> Task prompt
Make an exact copy of the records, with the pictures left out.
— begin Extracted information —
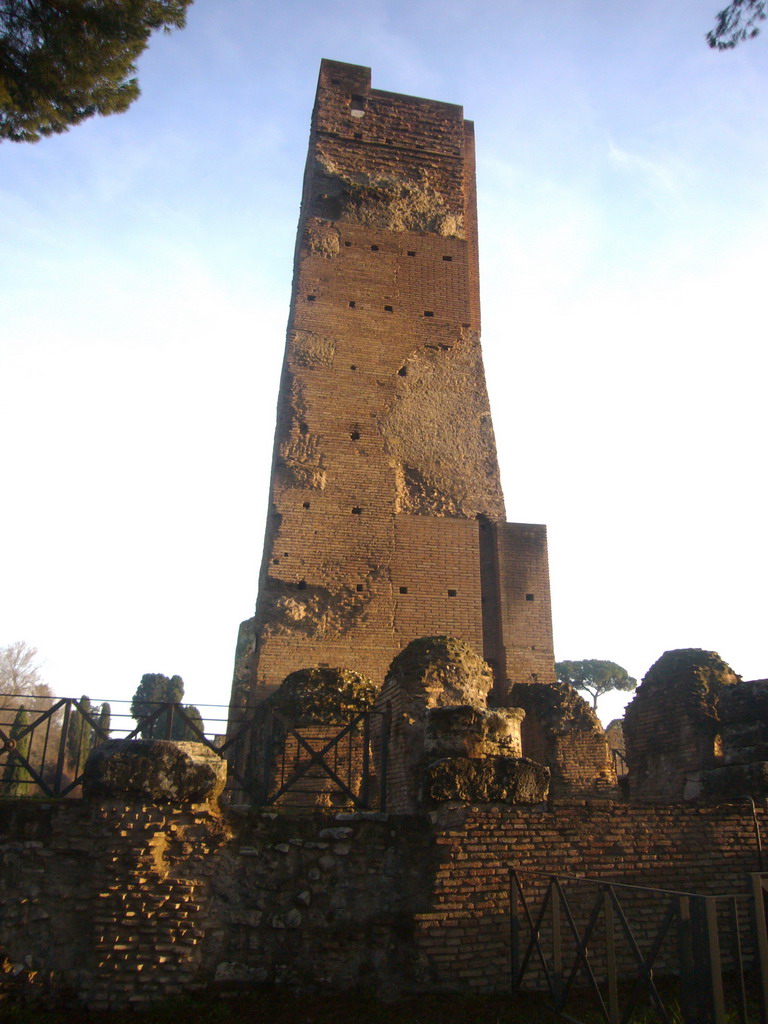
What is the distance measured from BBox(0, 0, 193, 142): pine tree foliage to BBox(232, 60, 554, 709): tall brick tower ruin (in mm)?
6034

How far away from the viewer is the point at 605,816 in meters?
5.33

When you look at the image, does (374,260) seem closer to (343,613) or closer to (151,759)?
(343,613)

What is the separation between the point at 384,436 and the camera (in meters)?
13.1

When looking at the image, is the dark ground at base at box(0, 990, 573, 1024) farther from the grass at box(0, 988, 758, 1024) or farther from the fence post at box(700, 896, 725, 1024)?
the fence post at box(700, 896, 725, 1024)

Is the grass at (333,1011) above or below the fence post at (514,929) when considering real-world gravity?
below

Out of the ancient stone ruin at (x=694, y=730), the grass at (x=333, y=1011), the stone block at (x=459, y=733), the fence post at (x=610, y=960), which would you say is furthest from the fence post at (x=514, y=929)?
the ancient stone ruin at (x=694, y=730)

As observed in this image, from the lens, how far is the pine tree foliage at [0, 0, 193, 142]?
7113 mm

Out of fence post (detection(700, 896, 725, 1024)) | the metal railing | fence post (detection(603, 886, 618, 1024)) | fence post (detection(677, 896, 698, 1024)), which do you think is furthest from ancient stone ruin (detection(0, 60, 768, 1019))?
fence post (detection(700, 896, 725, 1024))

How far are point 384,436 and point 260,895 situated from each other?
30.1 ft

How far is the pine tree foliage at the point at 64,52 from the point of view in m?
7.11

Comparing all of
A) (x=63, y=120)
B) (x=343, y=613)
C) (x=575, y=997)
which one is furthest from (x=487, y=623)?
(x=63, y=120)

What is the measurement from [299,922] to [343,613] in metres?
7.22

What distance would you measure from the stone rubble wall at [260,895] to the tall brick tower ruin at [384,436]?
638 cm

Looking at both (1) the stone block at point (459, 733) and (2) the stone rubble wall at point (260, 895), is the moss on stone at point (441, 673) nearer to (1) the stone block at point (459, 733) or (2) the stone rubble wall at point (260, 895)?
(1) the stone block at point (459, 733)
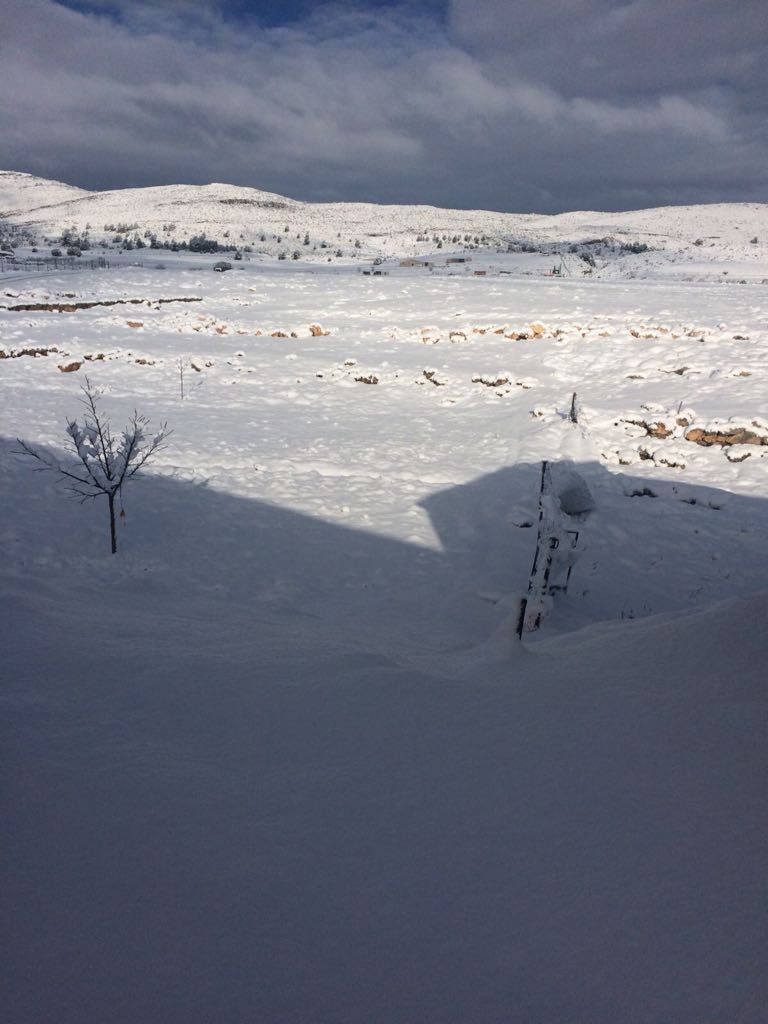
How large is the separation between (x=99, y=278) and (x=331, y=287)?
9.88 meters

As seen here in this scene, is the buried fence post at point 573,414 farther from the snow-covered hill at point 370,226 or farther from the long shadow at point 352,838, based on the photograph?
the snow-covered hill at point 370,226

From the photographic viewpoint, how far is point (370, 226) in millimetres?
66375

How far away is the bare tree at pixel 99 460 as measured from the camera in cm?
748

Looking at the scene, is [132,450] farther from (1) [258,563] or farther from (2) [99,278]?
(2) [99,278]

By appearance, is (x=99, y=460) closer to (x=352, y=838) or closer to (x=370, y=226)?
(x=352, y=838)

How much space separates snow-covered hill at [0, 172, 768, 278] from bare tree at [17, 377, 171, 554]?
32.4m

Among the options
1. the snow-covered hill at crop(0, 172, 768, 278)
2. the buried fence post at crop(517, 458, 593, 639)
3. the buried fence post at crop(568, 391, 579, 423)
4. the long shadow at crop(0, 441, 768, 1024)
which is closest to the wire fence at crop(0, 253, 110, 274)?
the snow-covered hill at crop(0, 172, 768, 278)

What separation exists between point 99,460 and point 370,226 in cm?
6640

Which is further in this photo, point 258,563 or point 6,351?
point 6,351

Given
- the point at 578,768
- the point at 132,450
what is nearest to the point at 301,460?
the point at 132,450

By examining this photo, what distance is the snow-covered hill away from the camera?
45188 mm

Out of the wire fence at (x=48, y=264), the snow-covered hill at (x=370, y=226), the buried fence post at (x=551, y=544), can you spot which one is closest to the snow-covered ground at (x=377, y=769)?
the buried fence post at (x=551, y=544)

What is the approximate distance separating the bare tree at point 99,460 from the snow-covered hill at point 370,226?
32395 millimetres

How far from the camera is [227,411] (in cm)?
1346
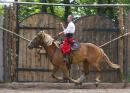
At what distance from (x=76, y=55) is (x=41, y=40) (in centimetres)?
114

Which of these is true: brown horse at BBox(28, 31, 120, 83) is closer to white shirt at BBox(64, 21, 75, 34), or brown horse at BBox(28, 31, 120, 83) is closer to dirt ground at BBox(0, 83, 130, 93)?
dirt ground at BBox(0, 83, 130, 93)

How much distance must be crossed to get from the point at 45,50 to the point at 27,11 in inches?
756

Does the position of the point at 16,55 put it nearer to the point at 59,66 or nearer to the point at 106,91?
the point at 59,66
— end Extracted information —
> Written answer
What is the distance measured from BBox(0, 0, 193, 142): pine tree foliage to BBox(232, 60, 554, 709): tall brick tower ruin (in mm)?
6034

How far away from the viewer is the point at 605,816 in meters?
5.33

When you look at the image, does (374,260) seem closer to (343,613) or closer to (151,759)?
(343,613)

What is the separation between the point at 384,436 and the camera (in meters)?
13.1

When looking at the image, is the dark ground at base at box(0, 990, 573, 1024) farther from the grass at box(0, 988, 758, 1024) or farther from the fence post at box(700, 896, 725, 1024)?
the fence post at box(700, 896, 725, 1024)

Is the grass at (333,1011) above or below the fence post at (514,929) when considering real-world gravity?
below

Out of the ancient stone ruin at (x=694, y=730), the grass at (x=333, y=1011), the stone block at (x=459, y=733), the fence post at (x=610, y=960), which would you say is furthest from the fence post at (x=514, y=929)?
the ancient stone ruin at (x=694, y=730)

As observed in this image, from the lens, how far is the pine tree foliage at [0, 0, 193, 142]?
7113 mm

Out of fence post (detection(700, 896, 725, 1024)) | the metal railing | fence post (detection(603, 886, 618, 1024)) | fence post (detection(677, 896, 698, 1024)), which do you think is furthest from ancient stone ruin (detection(0, 60, 768, 1019))?
fence post (detection(700, 896, 725, 1024))

How far are point 384,436 and point 260,895 situated from each other?
30.1 ft

How far is the pine tree foliage at the point at 64,52 from the point of view in m?
7.11

Comparing all of
A) (x=63, y=120)
B) (x=343, y=613)
C) (x=575, y=997)
which one is furthest from (x=487, y=623)?
(x=63, y=120)

What is the measurement from [299,922] to [343,613] in metres?
7.22

What distance would you measure from the stone rubble wall at [260,895] to the tall brick tower ruin at [384,436]?
638 cm

Looking at both (1) the stone block at point (459, 733) and (2) the stone rubble wall at point (260, 895), is the moss on stone at point (441, 673) nearer to (1) the stone block at point (459, 733) or (2) the stone rubble wall at point (260, 895)?
(1) the stone block at point (459, 733)
How large is the separation between (x=99, y=278) and (x=331, y=287)?
9.88 meters

As seen here in this scene, is the buried fence post at point 573,414 farther from the snow-covered hill at point 370,226 or farther from the long shadow at point 352,838, based on the photograph?
the snow-covered hill at point 370,226

From the photographic viewpoint, how far is point (370, 226) in millimetres?
66375

How far away is the bare tree at pixel 99 460 as measured from the camera in cm?
748

Looking at the scene, is [132,450] farther from (1) [258,563] or farther from (2) [99,278]?
(2) [99,278]

By appearance, is (x=99, y=460) closer to (x=352, y=838) or closer to (x=370, y=226)?
(x=352, y=838)

How much space separates snow-covered hill at [0, 172, 768, 278] from bare tree at [17, 377, 171, 554]?
32.4m

Among the options
1. the snow-covered hill at crop(0, 172, 768, 278)
2. the buried fence post at crop(517, 458, 593, 639)
3. the buried fence post at crop(568, 391, 579, 423)
4. the long shadow at crop(0, 441, 768, 1024)
which is closest to the wire fence at crop(0, 253, 110, 274)?
the snow-covered hill at crop(0, 172, 768, 278)

What separation exists between point 99,460 and point 370,226 in cm?
6640

Which is further in this photo, point 258,563 or point 6,351?
point 6,351

Given
- the point at 578,768
- the point at 132,450
what is nearest to the point at 301,460?
the point at 132,450

By examining this photo, what distance is the snow-covered hill away from the camera?
45188 mm

Out of the wire fence at (x=48, y=264), the snow-covered hill at (x=370, y=226), the buried fence post at (x=551, y=544), can you spot which one is closest to the snow-covered ground at (x=377, y=769)?
the buried fence post at (x=551, y=544)

What is the approximate distance separating the bare tree at point 99,460 from the snow-covered hill at point 370,226?
32395 millimetres

How far from the camera is [227,411] (in cm)?
1346
At what distance from (x=76, y=55) is (x=41, y=40) (in centimetres)?
114

Which of these is true: brown horse at BBox(28, 31, 120, 83) is closer to white shirt at BBox(64, 21, 75, 34), or brown horse at BBox(28, 31, 120, 83) is closer to dirt ground at BBox(0, 83, 130, 93)?
dirt ground at BBox(0, 83, 130, 93)

How much distance must be crossed to get from the point at 45,50 to the point at 27,11 in inches?
756

Does the position of the point at 16,55 put it nearer to the point at 59,66 or nearer to the point at 106,91?
the point at 59,66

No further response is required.